The bill, which was one of many that crossed the governor’s desk on Sept. 30, was co-authored by Assemblymembers Scott Wiener (D-San Francisco), and introduced by Susan Eggman (D-Stockton). It passed in both the assembly and senate floors before going to Brown’s desk in early September.
The governor said in a statement that despite the belief of supporters that the centers would have a positive impact and reduce deaths from drug use, non-supporters—including police, drug court judges and the rehab treatment industry—didn’t agree with the “harm reduction” approach the bill was hoping to achieve.
“Fundamentally, I don’t believe that enabling illegal drug use in government-sponsored injection centers—with no corresponding requirement that the user undergo treatment—will reduce drug addiction,” Brown said in a statement.
Brown also said that although the bill creates immunity under state law, there are no protections under federal law, and cited a claim from United States Attorney General Jeff Sessions that prosecution of local officials and healthcare professional would take place if the bill was passed into law.
Wiener issued a statement voicing his strong disappointment to the veto and the threat of federal prosecution.
“We should not allow threats from a backward federal government stop us from helping people who are dying on our streets,” Wiener said. “The status quo is not working … Safe injection sites provide people with an opportunity to inject in a clean, safe environment with healthcare personnel available to prevent overdoses, and with an opportunity to offer people addiction, healthcare, housing, and other services.

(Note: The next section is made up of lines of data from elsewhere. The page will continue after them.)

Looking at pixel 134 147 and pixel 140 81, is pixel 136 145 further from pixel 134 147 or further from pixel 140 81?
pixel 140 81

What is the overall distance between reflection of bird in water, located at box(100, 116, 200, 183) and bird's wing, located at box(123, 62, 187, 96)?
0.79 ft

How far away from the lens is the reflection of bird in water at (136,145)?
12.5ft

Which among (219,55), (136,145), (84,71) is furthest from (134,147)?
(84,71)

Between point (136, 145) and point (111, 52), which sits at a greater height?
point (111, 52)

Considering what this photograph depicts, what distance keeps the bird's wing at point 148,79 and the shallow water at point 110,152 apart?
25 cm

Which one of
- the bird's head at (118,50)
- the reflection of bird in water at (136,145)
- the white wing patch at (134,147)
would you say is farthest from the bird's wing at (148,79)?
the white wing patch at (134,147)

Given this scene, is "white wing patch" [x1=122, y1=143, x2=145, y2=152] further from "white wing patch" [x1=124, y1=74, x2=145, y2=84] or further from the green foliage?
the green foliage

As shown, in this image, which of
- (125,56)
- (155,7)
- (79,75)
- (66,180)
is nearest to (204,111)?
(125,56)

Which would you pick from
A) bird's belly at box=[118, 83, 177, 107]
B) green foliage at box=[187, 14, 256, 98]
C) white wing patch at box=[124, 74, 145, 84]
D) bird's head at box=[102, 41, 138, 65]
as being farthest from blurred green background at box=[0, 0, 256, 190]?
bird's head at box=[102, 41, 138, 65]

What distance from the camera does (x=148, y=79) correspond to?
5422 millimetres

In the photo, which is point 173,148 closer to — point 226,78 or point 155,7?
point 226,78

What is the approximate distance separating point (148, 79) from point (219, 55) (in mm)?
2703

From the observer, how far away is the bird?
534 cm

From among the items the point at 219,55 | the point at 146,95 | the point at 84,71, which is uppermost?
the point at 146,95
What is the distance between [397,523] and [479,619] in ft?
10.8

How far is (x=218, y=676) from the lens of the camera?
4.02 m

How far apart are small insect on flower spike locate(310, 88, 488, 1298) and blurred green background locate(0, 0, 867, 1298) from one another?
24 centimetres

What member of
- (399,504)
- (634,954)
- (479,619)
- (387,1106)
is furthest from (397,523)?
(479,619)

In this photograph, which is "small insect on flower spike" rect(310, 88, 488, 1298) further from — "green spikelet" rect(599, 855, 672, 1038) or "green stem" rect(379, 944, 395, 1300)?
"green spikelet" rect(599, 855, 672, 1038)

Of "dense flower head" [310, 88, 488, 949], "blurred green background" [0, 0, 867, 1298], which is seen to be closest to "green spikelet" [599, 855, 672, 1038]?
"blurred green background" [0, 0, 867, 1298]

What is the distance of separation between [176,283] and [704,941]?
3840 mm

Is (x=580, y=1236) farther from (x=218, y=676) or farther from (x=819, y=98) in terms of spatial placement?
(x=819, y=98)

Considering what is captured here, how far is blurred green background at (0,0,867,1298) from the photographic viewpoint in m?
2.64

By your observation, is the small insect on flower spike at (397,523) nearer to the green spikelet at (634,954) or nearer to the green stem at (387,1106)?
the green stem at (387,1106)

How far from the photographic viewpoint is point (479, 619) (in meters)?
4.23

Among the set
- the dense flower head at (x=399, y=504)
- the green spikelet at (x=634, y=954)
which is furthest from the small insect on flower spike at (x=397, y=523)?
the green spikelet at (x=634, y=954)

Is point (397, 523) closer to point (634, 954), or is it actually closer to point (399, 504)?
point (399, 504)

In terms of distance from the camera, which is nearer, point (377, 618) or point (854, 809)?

These sites save lives, and today’s veto is definitely a lost opportunity.”
San Francisco Mayor London Breed also expressed displeasure over the governor’s decision not to sign the bill into law.
“If we are going to stop the drug use we see in public every day and get the needles off our streets, we need proven public health solutions,”
Breed said in a statement: “We have seen these sites work in cities in other countries and we know they not only save lives, but they can save our city money by reducing costs for healthcare and emergency services.”